I never understood the rationale of playoffs. It’s almost as if we shouldn’t even play the regular season. It is really exciting because teams step up their games and we see the test of character when teams have their backs against the walls. However, the team that does the best through the grind of a full season should be the champion, correct?

drtrixmember
13 years ago
Reply to  BK

Very true but there is too much money to be made by a playoff system.

Vinnie
13 years ago
Reply to  drtrix

Fairness and revenue are born enemies, and revenue wins every time.

DJG
13 years ago
Reply to  drtrix

It is about money, but not solely. How boring would the MLB season be for fans if the champion became obvious in mid-August?

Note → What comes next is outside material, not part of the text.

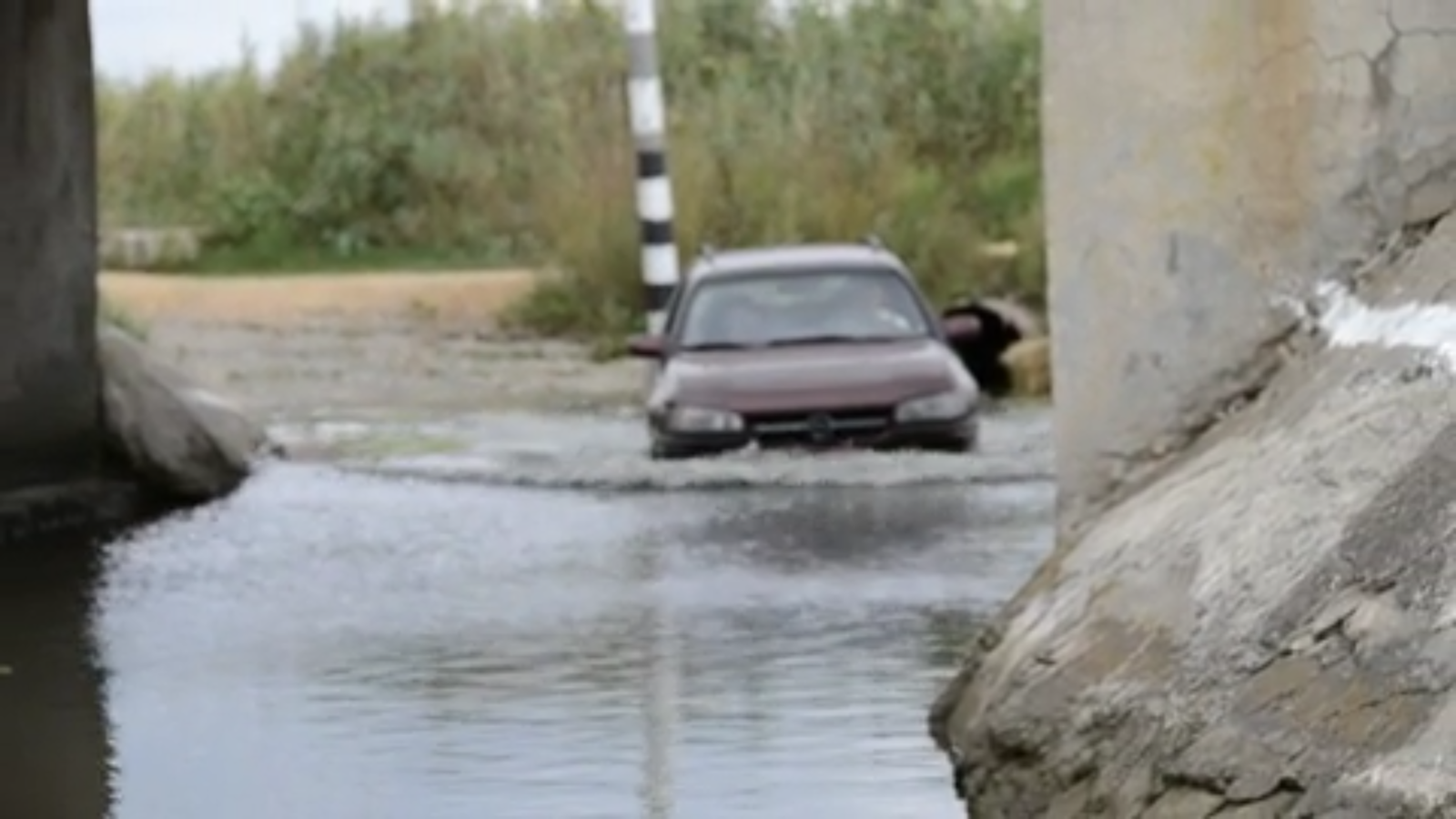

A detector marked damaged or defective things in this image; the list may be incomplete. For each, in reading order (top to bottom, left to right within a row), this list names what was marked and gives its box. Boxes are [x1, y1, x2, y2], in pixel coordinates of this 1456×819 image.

cracked concrete pillar [0, 0, 104, 486]
cracked concrete pillar [1054, 0, 1456, 519]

With playoffs you trade fairness for excitment and interest. As Jonah points out, it’s a tough balance.

Hglman
13 years ago
Reply to  BK

I like how European football handles all this. There is a league and its winner and winning the season is a big deal, and there is no league play off. Then there is the champions league, euro tournaments. Which play in parallel with each season. The Key to me is that to play in one of the tournaments you have to finish in the top of your league the year before. So you get both a loose and go home play off and a meaningful regular season.

MikeS
13 years ago
Reply to  BK

With unbalanced schedules or no interleague play they make some sense. If the AL and NL never met each other in the regular season you wouldn’t really know which team was best without a playoff.

But @drtrix is right. It’s not about who the best team is, it’s about money. More games, more teams, more money. And more chance for fluky results.

Craig
13 years ago
Reply to  BK

Except that we have unbalanced divisions and rotating interleague games and other things that make records not comparable. If the Rangers win 95 games in the AL West does that mean they were better than the Yankees who won only 94 games in the AL East?

Personally I like the system the way it is (plus or minus a few things). Every game is a new day. The league that has first-round byes (NFL) also has a pretty strict salary cap, creating more parity from the beginning. Adding playoff byes to baseball I think exacerbates the inherent inequity in the franchises.